Im Unterengadin wurde vor 13 Jahren das erste ferngesteuerte Lawinensprengsystem der Schweiz installiert. Seither ist es vorbei mit der immer wiederkehrenden Verschüttung der Strasse zwischen Lawin und Giarsun. «Schweiz Aktuell» begleitet den Verantwortlichen bei der Platzierung der Sprengladungen.

Bis vor 13 Jahren wurden die Kantonsstrasse und die Bahnlinie zwischen den unterengadiner Dörfern Lawin und Giarsun Winter für Winter regelmässig von Lawinen verschüttet. Dann kam das automatische Lawinen-Sprengsystem, das erste der Schweiz. Dieses muss seither jeden Herbst vor dem ersten grossen Schnee mit Sprengladungen befüllt werden.
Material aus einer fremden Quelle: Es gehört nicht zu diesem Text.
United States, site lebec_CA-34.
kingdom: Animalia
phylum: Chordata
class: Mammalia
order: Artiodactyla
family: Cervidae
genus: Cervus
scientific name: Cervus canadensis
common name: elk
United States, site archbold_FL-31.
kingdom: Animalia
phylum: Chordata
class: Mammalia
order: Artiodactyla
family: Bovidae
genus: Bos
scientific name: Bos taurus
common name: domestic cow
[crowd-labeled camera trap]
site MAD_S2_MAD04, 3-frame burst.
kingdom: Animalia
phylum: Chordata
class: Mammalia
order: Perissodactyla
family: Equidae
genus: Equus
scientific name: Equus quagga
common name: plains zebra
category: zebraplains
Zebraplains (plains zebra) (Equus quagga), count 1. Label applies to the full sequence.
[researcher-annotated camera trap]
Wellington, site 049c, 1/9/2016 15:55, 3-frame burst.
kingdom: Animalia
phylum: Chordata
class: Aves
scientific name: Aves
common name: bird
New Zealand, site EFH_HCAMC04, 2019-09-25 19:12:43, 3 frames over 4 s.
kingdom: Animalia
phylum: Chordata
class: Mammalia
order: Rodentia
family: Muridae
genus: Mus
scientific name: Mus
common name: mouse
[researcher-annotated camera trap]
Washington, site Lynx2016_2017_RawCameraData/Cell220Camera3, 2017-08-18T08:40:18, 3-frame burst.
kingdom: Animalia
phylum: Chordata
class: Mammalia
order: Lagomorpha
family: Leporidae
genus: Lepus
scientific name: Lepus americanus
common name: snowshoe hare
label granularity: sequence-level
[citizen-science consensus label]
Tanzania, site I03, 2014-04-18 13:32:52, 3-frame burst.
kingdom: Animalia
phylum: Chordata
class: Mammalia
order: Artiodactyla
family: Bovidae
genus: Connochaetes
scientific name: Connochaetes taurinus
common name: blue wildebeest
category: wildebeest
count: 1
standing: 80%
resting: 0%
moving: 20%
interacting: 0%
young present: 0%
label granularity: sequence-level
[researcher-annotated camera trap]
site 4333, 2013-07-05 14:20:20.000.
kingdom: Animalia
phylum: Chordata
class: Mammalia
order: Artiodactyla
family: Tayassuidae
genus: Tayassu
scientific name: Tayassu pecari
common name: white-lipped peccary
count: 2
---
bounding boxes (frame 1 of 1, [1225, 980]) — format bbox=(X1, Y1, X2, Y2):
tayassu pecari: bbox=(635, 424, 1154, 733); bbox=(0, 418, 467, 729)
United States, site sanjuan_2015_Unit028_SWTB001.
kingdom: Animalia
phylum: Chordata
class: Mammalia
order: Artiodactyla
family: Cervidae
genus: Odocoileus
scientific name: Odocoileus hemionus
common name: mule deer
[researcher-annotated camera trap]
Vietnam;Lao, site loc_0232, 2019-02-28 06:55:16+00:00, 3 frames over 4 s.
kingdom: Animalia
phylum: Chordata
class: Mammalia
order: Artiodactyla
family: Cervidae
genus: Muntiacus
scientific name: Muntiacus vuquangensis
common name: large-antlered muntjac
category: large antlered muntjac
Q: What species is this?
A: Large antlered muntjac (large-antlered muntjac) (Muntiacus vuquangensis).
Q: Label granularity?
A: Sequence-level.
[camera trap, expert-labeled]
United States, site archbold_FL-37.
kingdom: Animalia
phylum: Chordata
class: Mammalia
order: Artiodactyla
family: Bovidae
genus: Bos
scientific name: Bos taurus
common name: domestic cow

Acht Trommeln für je 12 Sprengungen während des Winters

Rund 100 Ladungen mit je fünf Kilogramm Sprengstoff bereitet Curdin Egler vom Bündner Tiefbauamt dafür vor. Gefährlich seien diese Vorbereitungen zunächst keineswegs, sagt er, als ihn «Schweiz Aktuell» im Werkhof Susch besucht:

Legende: Video Sprengstoff für die ferngesteuerte Lawinensprenganlage abspielen. Laufzeit 3:51 Minuten.
Aus Schweiz aktuell vom 04.11.2015.

«Ohne Zündschnur kann da eigentlich gar nichts passieren, selbst wenn man die Sprengstoffladung ins Feuer werfen würde.» Anders sieht die Sache aus, nachdem Egler die Ladungen zum Abtransport auf den Berg fertiggemacht und auch die Zündschnur angebracht hat.

Vor dem Transport auf den Berg platziert Egler je 12 der Ladungen in einer Trommel, in der sie später einzeln gezündet werden. Über den Winter verteilt können dann an jedem Ort 12 mal kontrolliert Lawinen ausgelöst werden.

Auslösung der Sprengungen aus dem Tal

Per Helikopter werden die Trommeln schliesslich zu den insgesamt acht ferngesteuerten Sprengstationen im Gebiet bei Lawin und Giarsun geflogen. In Millimeterarbeit platziert sie der Pilot auf den von Egler vorbereiteten Masten. Während des Winters werden die Lawinensprengungen dann per Fernsteuerung aus dem Tal ausgelöst.

«Eine hundertprozentige Garantie, dass keine Lawine mehr bis ins Tal kommt, gibt es nicht», sagt Curdin Egler. Die Erfahrung der letzten 13 Jahre zeige aber, dass Strasse und Bahnstrecke nicht mehr verschüttet werden sollten. Wenn es nach ihm geht, kann der grosse Schnee nun kommen.